───── Information provided ─────

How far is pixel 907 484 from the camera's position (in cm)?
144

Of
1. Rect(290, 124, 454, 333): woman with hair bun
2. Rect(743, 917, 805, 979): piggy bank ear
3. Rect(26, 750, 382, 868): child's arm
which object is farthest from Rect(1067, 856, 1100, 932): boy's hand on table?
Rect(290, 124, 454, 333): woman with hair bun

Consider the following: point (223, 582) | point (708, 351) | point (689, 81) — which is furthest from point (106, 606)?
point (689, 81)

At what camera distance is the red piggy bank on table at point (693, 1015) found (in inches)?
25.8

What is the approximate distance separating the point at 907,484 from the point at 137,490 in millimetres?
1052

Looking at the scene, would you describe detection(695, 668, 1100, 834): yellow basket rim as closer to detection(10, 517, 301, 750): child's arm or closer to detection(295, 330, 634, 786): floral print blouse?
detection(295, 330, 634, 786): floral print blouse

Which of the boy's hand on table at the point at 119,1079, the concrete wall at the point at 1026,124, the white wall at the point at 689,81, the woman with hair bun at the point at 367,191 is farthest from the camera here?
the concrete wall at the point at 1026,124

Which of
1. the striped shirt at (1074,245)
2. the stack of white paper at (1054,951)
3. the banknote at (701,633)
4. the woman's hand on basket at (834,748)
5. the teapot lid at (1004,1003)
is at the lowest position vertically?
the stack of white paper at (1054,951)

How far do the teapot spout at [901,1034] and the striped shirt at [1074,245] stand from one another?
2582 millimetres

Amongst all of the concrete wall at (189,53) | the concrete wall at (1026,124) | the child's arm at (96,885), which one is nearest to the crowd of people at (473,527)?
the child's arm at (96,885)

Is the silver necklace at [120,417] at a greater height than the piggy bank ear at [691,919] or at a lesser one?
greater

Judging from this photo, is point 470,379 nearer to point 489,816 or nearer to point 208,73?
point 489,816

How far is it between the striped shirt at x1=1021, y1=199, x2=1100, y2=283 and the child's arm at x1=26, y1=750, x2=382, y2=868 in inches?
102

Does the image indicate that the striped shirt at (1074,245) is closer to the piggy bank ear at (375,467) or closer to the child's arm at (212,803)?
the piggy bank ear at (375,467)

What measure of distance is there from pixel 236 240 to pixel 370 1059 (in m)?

─────

Required work » Give the lines from the one containing "Is the silver" through the last line of the items as a JSON list of strings, one string per line, with blank lines left out.

Worked answer »
[
  "Is the silver necklace at [120,417] at a greater height than the piggy bank ear at [691,919] or at a lesser one?",
  "greater",
  "Judging from this photo, is point 470,379 nearer to point 489,816 or nearer to point 208,73?",
  "point 489,816",
  "How far is it between the striped shirt at x1=1021, y1=199, x2=1100, y2=283 and the child's arm at x1=26, y1=750, x2=382, y2=868 in inches?",
  "102",
  "Does the image indicate that the striped shirt at (1074,245) is closer to the piggy bank ear at (375,467) or closer to the child's arm at (212,803)?",
  "the piggy bank ear at (375,467)",
  "What measure of distance is there from pixel 236 240 to pixel 370 1059 (in m)?"
]